# WHAT YOU NEED TO DO:
Rewrite all of the material below, changing every "damaged or defective things" to "faulty items" and leaving everything else as it is.

# PROVIDED RECORDS:
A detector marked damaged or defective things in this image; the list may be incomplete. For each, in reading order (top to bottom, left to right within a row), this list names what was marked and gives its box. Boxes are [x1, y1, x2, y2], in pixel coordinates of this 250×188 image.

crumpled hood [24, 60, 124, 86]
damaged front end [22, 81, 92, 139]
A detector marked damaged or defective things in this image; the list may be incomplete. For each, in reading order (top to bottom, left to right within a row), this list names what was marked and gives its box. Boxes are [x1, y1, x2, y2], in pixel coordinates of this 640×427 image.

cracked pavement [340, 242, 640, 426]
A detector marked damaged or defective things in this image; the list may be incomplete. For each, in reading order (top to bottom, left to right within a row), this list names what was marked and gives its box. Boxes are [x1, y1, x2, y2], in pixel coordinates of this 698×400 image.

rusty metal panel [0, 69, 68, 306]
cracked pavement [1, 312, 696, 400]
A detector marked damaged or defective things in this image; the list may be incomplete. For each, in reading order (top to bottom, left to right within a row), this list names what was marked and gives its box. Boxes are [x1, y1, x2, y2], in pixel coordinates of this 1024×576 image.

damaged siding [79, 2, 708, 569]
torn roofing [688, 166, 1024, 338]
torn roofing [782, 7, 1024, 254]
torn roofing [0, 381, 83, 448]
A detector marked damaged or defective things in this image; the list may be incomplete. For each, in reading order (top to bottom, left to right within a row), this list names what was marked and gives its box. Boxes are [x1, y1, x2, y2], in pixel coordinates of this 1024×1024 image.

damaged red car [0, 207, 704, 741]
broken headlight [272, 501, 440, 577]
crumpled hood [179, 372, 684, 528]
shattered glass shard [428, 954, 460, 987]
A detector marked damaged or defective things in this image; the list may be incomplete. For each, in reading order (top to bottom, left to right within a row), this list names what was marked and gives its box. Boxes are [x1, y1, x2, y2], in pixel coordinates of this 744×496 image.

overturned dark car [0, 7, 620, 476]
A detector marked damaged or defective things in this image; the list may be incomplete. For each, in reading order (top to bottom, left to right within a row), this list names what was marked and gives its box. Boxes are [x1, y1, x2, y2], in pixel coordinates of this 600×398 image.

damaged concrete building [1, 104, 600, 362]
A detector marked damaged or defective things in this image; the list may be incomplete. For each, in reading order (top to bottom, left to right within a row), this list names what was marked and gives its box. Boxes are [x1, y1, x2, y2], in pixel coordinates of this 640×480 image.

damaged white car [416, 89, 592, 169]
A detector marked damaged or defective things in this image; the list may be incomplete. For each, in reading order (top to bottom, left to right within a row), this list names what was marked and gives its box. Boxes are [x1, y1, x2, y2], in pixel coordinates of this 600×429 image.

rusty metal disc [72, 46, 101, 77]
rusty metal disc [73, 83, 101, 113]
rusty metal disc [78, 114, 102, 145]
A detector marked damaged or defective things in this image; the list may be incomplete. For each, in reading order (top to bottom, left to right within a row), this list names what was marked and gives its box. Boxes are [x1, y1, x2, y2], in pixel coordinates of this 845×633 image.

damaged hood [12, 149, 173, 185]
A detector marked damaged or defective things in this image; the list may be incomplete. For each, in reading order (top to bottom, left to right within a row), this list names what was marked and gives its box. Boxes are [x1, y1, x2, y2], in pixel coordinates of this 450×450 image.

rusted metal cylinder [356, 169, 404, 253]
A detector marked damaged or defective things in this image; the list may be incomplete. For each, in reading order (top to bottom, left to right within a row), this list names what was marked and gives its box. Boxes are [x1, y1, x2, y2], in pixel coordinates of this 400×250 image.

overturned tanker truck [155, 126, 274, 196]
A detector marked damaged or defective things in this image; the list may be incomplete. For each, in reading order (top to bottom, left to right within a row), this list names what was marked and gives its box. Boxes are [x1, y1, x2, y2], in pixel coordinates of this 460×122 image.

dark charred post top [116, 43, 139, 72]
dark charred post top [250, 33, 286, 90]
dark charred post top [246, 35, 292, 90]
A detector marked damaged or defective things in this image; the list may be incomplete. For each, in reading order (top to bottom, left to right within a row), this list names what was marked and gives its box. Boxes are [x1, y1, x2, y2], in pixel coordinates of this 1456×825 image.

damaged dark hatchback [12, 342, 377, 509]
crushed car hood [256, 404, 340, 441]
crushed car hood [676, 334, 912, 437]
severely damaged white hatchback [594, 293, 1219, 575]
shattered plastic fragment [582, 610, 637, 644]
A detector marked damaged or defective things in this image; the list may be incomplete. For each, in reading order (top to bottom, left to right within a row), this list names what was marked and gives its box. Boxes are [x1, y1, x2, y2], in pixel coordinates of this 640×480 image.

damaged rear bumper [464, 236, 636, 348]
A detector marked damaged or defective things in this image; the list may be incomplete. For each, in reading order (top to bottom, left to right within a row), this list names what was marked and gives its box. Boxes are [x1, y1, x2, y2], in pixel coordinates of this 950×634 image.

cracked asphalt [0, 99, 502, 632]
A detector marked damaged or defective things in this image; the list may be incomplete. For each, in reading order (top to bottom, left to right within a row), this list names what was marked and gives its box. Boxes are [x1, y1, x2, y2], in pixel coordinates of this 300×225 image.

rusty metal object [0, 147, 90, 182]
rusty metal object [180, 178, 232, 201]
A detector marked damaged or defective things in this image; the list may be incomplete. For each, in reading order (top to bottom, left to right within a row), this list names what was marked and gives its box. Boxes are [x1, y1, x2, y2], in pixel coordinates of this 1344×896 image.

# EXERCISE RESPONSE:
A detector marked faulty items in this image; the list may be incomplete. For each, in reading order (top to bottom, left to right within a row), this list names what was marked and gives its box. Boxes are [x1, y1, x2, y2], in pixel coordinates of this 250×188 image.

crumpled hood [24, 60, 124, 86]
damaged front end [22, 81, 92, 139]
A detector marked faulty items in this image; the list may be incomplete. For each, in reading order (top to bottom, left to right within a row), this list names what was marked and gives its box. Boxes are [x1, y1, x2, y2], in pixel coordinates of this 640×427 image.

cracked pavement [340, 242, 640, 426]
A detector marked faulty items in this image; the list may be incomplete. For each, in reading order (top to bottom, left to right within a row), this list names what was marked and gives its box. Boxes are [x1, y1, x2, y2], in pixel coordinates of this 698×400 image.

rusty metal panel [0, 69, 68, 306]
cracked pavement [1, 312, 696, 400]
A detector marked faulty items in this image; the list may be incomplete. For each, in reading order (top to bottom, left to right within a row), this list names what was marked and gives its box. Boxes are [x1, y1, x2, y2], in pixel coordinates of this 1024×576 image.

damaged siding [79, 2, 708, 569]
torn roofing [688, 166, 1024, 338]
torn roofing [782, 7, 1024, 254]
torn roofing [0, 381, 83, 448]
A detector marked faulty items in this image; the list may be incomplete. For each, in reading order (top to bottom, left to right within a row), this list names what was marked and gives its box. Boxes are [x1, y1, x2, y2], in pixel coordinates of this 1024×1024 image.

damaged red car [0, 207, 704, 741]
broken headlight [272, 501, 440, 577]
crumpled hood [179, 372, 684, 528]
shattered glass shard [428, 954, 460, 987]
A detector marked faulty items in this image; the list may be incomplete. For each, in reading order (top to bottom, left to right within a row), this list names what was marked and gives its box. Boxes are [x1, y1, x2, y2], in pixel coordinates of this 744×496 image.

overturned dark car [0, 7, 620, 476]
A detector marked faulty items in this image; the list may be incomplete. For each, in reading order (top to bottom, left to right within a row), this list names what was marked and gives its box. Boxes are [x1, y1, x2, y2], in pixel coordinates of this 600×398 image.

damaged concrete building [1, 104, 600, 362]
A detector marked faulty items in this image; the list may be incomplete. For each, in reading order (top to bottom, left to right within a row), this list names what was marked and gives its box. Boxes are [x1, y1, x2, y2], in pixel coordinates of this 640×480 image.

damaged white car [416, 89, 592, 169]
A detector marked faulty items in this image; the list may be incomplete. For each, in reading order (top to bottom, left to right within a row), this list names what was marked and gives its box. Boxes are [x1, y1, x2, y2], in pixel coordinates of this 600×429 image.

rusty metal disc [72, 46, 101, 77]
rusty metal disc [73, 83, 101, 113]
rusty metal disc [78, 114, 102, 145]
A detector marked faulty items in this image; the list may be incomplete. For each, in reading order (top to bottom, left to right within a row), this list names what was marked and gives its box. Boxes are [x1, y1, x2, y2], in pixel coordinates of this 845×633 image.

damaged hood [12, 149, 173, 185]
A detector marked faulty items in this image; the list may be incomplete. For each, in reading order (top to bottom, left to right within a row), this list names what was marked and gives its box. Boxes are [x1, y1, x2, y2], in pixel coordinates of this 450×450 image.

rusted metal cylinder [356, 169, 404, 253]
A detector marked faulty items in this image; the list may be incomplete. For each, in reading order (top to bottom, left to right within a row), this list names what was marked and gives its box. Boxes are [x1, y1, x2, y2], in pixel coordinates of this 400×250 image.

overturned tanker truck [155, 126, 274, 196]
A detector marked faulty items in this image; the list may be incomplete. For each, in reading order (top to bottom, left to right within a row), this list names what was marked and gives its box. Boxes are [x1, y1, x2, y2], in pixel coordinates of this 460×122 image.

dark charred post top [116, 43, 139, 72]
dark charred post top [250, 33, 286, 90]
dark charred post top [246, 35, 292, 90]
A detector marked faulty items in this image; the list may be incomplete. For each, in reading order (top to bottom, left to right within a row), this list names what was marked and gives its box. Boxes are [x1, y1, x2, y2], in pixel coordinates of this 1456×825 image.

damaged dark hatchback [12, 342, 377, 509]
crushed car hood [256, 404, 340, 441]
crushed car hood [676, 334, 912, 437]
severely damaged white hatchback [594, 293, 1219, 575]
shattered plastic fragment [582, 610, 637, 644]
A detector marked faulty items in this image; the list may be incomplete. For each, in reading order (top to bottom, left to right within a row), this list names what was marked and gives its box. Boxes are [x1, y1, x2, y2], in pixel coordinates of this 640×480 image.

damaged rear bumper [464, 236, 636, 348]
A detector marked faulty items in this image; the list may be incomplete. For each, in reading order (top to bottom, left to right within a row), this list names what was marked and gives its box. Boxes are [x1, y1, x2, y2], in pixel coordinates of this 950×634 image.

cracked asphalt [0, 99, 502, 632]
A detector marked faulty items in this image; the list may be incomplete. For each, in reading order (top to bottom, left to right within a row), this list names what was marked and gives its box. Boxes are [x1, y1, x2, y2], in pixel coordinates of this 300×225 image.

rusty metal object [0, 147, 90, 182]
rusty metal object [180, 178, 232, 201]
A detector marked faulty items in this image; the list may be incomplete. For each, in reading order (top to bottom, left to right within a row), this list names what was marked and gives its box. Boxes are [x1, y1, x2, y2], in pixel coordinates of this 1344×896 image.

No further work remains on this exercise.